Die Nachteile des Lebens in Dänemark sind nicht sofort sichtbar: das enorme Maß der Zersiedlung des kleinen Landes, erkennbare Probleme durch Zuzug aus anderen Ländern, ethnische und soziale Segregation, trotz 40 Prozent Verwendung erneuerbarer Energien einer der höchsten C02-Ausstoße in der EU. Im täglichen Leben der Hauptstadt wird dies alles nicht sofort sichtbar. Erkennbar wird es in der Peripherie, in den Siedlungen am Rande der Stadt, die aber im Vergleich zu abgekoppelten Quartieren in Deutschland immer noch wie freundliche Gartenstädte wirken. Die mitunter bewundernswerten Wohnlagen, in denen Dänen ihr Zuhause finden, sind geprägt durch den hohen Grad an Gemeinsinn, den sie suggerieren. Es sind – auch in der Peripherie – seltener die ausgewiesenen Einfamilienhausgettos, die das Bild Kopenhagens bestimmen. Es sind vielmehr Siedlungen und Quartiere, die oft sorgfältig differenzierte private, halböffentliche und öffentliche Räume haben, denen der Versuch zugrunde liegt, eine soziale Mischung der Bevölkerung zu erreichen. Erkennbar wird hier das Motiv der Angemessenheit im Wohnen dem Wunsch nach Repräsentation vorangestellt.

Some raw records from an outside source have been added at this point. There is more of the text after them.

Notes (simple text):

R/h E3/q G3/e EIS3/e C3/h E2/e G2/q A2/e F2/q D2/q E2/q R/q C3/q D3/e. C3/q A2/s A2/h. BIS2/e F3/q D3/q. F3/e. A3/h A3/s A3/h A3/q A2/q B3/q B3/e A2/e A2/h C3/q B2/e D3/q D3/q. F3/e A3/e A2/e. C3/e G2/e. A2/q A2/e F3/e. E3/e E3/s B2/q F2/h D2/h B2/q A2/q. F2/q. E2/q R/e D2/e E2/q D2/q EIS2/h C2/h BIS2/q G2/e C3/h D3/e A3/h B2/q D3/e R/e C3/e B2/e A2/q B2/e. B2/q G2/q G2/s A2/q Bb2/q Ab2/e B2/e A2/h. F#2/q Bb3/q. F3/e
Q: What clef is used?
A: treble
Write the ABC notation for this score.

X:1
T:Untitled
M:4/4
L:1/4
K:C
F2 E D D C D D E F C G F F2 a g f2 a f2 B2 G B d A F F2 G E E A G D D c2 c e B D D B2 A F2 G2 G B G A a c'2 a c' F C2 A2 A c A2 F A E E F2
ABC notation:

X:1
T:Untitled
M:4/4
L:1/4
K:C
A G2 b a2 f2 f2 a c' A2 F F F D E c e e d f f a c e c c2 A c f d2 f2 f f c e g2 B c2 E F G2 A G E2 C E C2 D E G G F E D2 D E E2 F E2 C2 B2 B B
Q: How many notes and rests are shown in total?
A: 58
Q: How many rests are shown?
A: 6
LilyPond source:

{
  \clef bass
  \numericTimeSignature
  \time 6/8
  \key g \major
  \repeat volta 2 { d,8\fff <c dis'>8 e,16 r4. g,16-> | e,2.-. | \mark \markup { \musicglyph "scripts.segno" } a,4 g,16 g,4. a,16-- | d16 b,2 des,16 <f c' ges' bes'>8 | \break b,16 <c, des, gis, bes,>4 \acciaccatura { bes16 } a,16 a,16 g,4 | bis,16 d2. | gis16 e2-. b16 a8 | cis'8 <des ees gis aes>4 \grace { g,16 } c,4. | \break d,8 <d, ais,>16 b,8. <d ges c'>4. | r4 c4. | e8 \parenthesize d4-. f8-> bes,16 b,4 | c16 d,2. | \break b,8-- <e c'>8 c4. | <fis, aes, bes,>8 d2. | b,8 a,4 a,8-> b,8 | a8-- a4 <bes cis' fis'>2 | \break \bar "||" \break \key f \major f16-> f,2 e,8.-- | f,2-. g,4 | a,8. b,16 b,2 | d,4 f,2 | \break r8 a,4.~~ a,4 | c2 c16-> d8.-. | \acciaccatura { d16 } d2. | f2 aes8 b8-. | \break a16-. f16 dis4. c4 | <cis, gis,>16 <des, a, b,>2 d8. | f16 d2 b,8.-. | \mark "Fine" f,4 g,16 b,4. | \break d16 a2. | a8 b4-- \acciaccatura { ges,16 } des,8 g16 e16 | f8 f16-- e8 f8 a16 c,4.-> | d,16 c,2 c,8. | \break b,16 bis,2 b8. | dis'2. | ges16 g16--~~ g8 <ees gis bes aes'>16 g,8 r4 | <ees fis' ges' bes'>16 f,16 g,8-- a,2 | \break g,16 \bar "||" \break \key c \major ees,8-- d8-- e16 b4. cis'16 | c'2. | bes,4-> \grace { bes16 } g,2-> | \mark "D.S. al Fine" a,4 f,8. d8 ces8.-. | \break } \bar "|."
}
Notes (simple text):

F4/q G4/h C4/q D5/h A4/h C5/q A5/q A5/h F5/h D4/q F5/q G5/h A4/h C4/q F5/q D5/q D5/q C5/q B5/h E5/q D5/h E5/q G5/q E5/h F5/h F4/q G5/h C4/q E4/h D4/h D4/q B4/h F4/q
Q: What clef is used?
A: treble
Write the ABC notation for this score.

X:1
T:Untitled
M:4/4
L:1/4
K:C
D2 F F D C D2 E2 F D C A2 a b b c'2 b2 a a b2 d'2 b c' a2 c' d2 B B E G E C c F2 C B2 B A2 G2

Dass das dänische Wohnen einen Ausgleich zwischen Bescheidung und Komfort anzielt, ist in Deutschland schon in den vierziger Jahren bekannt gewesen: Nicht von ungefähr bereisten die Wiederaufbaugremien zahlreicher deutscher Städte Dänemark, um zu sehen, wie sich das Wohn- und Siedlungswesen dort entwickelt hatte. Was sie mitbrachten waren Siedlungstypen, Grundrisse und Formen, wohl aber lediglich einen Eindruck dessen, was das dänische Wohnen tatsächlich ausmacht: Die Einbettung der Wohnhäuser in ausgedehnte Grünflächen, in Parks und parkähnliche Landschaften, die Nähe zu Naturschutzgebieten, Seen und Wasserläufen gibt vielen Wohnquartieren Kopenhagens einen einzigartigen Charakter. Dass auch dies eine Versöhnung des Menschen – in diesem Falle mit der Natur – bedeuten könnte, liegt auf der Hand.

Diese Ausgabe unserer Zeitschrift widmet sich den unterschiedlichen Wohnlagen Kopenhagens in ihrem landschaftlichen Kontext. An ausgewählten, unterschiedlich zu bewertenden, aber exemplarischen Beispielen verfolgen wir ein Jahrhundert „Siedlungskontinuität“ in Kopenhagen, die dänische und deutsche Autoren im Hinblick auf ihre städtebauliche Anlage – den äußeren sozialen Raum – und im Hinblick auf ihre innere Organisation – den inneren sozialen Raum – kommentiert haben. Gute Architektur weist den Zusammenhang zwischen beiden nach. Das gilt überall. Insofern können wir nur lernen.

Prof. Andreas Denk (*1959) studierte Kunstgeschichte, Städtebau, Technik-, Wirtschafts- und Sozialgeschichte sowie Vor- und Frühgeschichte in Bochum, Freiburg i. Brsg. und in Bonn. Er ist Architekturhistoriker und Chefredakteur der BDA-Zeitschrift der architekt und lehrt Architekturtheorie an der Fachhochschule Köln. Er lebt und arbeitet in Bonn und Berlin.